┌─ PROVIDED MATERIAL

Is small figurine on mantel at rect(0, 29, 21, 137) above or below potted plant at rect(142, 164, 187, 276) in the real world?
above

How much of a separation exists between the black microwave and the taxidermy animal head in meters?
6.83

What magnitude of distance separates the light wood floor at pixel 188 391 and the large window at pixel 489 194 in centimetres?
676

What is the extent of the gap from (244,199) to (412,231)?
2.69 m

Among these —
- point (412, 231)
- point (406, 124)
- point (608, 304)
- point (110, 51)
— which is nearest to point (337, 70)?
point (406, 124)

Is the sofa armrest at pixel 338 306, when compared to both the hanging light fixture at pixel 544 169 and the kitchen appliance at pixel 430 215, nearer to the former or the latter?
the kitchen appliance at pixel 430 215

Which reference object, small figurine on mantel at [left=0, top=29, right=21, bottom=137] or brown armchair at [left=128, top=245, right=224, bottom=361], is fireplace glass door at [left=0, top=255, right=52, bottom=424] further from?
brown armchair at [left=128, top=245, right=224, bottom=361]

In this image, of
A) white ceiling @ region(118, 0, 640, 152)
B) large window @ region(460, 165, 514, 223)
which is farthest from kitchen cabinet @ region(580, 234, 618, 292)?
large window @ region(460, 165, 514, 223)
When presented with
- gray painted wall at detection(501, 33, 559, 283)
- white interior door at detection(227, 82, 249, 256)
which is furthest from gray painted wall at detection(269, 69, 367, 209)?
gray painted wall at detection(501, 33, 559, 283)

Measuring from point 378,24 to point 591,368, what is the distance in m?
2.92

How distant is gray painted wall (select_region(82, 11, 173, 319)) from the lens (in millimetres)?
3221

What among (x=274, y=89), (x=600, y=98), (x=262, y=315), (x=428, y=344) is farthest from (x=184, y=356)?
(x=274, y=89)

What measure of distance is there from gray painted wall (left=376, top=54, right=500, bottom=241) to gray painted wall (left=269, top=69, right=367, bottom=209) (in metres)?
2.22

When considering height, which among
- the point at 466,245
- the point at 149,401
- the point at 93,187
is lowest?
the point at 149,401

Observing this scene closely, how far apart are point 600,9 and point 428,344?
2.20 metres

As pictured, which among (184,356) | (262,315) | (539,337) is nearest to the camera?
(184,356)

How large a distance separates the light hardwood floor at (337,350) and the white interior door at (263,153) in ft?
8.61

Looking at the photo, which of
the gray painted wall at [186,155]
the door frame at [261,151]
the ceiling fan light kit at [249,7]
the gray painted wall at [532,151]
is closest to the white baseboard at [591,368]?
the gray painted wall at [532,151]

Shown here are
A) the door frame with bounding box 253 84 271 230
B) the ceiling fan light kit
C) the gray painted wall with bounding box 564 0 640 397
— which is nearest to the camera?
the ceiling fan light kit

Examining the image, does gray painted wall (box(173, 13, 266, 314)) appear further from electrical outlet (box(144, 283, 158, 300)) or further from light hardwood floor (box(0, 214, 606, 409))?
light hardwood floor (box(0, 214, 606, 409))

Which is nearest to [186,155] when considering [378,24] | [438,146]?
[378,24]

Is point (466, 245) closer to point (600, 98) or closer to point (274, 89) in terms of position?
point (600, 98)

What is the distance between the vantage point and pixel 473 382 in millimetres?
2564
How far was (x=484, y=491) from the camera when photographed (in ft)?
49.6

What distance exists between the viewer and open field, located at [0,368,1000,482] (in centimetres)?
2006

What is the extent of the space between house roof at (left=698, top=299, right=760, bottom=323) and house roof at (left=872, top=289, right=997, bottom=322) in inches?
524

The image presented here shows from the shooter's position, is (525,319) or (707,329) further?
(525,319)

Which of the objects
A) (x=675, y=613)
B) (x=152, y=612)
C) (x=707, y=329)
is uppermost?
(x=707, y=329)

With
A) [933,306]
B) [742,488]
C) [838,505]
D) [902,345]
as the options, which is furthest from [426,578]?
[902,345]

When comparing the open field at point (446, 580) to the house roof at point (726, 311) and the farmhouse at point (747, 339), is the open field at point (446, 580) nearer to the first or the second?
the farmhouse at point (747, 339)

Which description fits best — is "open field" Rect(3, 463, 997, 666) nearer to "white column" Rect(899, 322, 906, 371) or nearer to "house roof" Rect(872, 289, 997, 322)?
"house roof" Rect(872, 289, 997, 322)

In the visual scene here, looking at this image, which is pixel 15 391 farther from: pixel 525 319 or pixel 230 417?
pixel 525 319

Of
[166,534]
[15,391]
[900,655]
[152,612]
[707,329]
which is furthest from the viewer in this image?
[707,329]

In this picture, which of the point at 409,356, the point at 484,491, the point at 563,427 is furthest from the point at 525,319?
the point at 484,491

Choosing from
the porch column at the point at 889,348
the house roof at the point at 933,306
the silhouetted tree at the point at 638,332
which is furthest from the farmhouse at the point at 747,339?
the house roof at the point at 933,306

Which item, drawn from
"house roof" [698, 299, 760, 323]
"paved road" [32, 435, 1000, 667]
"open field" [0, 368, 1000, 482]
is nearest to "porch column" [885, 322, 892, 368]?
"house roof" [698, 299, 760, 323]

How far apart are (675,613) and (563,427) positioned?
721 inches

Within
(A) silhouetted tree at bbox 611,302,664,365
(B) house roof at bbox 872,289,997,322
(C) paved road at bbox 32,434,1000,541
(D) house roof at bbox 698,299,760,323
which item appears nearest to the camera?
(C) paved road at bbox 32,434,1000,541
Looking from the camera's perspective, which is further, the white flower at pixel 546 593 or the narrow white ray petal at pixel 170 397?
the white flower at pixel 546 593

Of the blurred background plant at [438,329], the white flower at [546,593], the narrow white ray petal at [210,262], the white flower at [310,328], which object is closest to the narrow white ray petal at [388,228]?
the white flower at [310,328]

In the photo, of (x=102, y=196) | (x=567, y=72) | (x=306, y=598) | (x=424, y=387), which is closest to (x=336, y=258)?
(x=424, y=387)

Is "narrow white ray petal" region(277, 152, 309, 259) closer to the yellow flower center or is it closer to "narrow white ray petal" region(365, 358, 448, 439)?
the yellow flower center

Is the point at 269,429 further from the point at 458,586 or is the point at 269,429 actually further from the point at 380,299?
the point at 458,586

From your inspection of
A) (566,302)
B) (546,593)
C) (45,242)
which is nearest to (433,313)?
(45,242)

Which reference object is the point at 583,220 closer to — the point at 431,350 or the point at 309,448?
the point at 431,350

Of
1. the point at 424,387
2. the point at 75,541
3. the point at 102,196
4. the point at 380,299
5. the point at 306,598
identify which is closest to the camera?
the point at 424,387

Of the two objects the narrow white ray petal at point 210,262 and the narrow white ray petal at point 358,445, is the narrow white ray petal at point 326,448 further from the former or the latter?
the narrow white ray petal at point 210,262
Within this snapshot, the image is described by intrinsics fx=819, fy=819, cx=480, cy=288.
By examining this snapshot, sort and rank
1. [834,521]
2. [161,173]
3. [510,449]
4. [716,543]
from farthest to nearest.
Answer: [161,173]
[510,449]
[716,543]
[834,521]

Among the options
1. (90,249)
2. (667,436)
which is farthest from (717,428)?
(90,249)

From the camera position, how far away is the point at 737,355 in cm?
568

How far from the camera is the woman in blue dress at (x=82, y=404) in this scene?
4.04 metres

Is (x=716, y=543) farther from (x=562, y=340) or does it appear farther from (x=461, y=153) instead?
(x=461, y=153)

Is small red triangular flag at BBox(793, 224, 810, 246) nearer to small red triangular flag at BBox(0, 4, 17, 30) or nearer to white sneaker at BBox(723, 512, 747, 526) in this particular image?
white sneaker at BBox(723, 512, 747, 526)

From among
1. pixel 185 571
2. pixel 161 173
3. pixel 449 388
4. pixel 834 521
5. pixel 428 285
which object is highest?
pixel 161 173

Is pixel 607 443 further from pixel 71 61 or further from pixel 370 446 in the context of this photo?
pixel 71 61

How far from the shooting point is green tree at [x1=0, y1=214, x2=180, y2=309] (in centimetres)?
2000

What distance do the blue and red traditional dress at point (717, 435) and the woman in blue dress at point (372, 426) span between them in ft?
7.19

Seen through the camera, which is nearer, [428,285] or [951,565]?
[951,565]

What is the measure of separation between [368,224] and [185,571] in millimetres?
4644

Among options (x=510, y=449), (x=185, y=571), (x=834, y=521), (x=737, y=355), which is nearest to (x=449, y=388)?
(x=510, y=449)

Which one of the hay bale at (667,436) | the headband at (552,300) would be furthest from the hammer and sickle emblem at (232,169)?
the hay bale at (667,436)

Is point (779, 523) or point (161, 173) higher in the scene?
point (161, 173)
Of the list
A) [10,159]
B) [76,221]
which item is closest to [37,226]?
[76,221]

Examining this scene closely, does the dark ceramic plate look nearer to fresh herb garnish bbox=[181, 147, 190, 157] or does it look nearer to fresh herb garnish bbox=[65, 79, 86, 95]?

└─

# EXERCISE BRIEF:
Please copy out, word for word, everything in the records above from the line containing "Which one of" down to the last line of the records.

# THE ANSWER:
Which one of the hay bale at (667,436) | the headband at (552,300) would be furthest from the hammer and sickle emblem at (232,169)?
the hay bale at (667,436)

Is point (779, 523) or point (161, 173) higher in the scene?
point (161, 173)
Of the list
A) [10,159]
B) [76,221]
which item is closest to [37,226]?
[76,221]

Examining this scene closely, does the dark ceramic plate look nearer to fresh herb garnish bbox=[181, 147, 190, 157] or does it look nearer to fresh herb garnish bbox=[65, 79, 86, 95]?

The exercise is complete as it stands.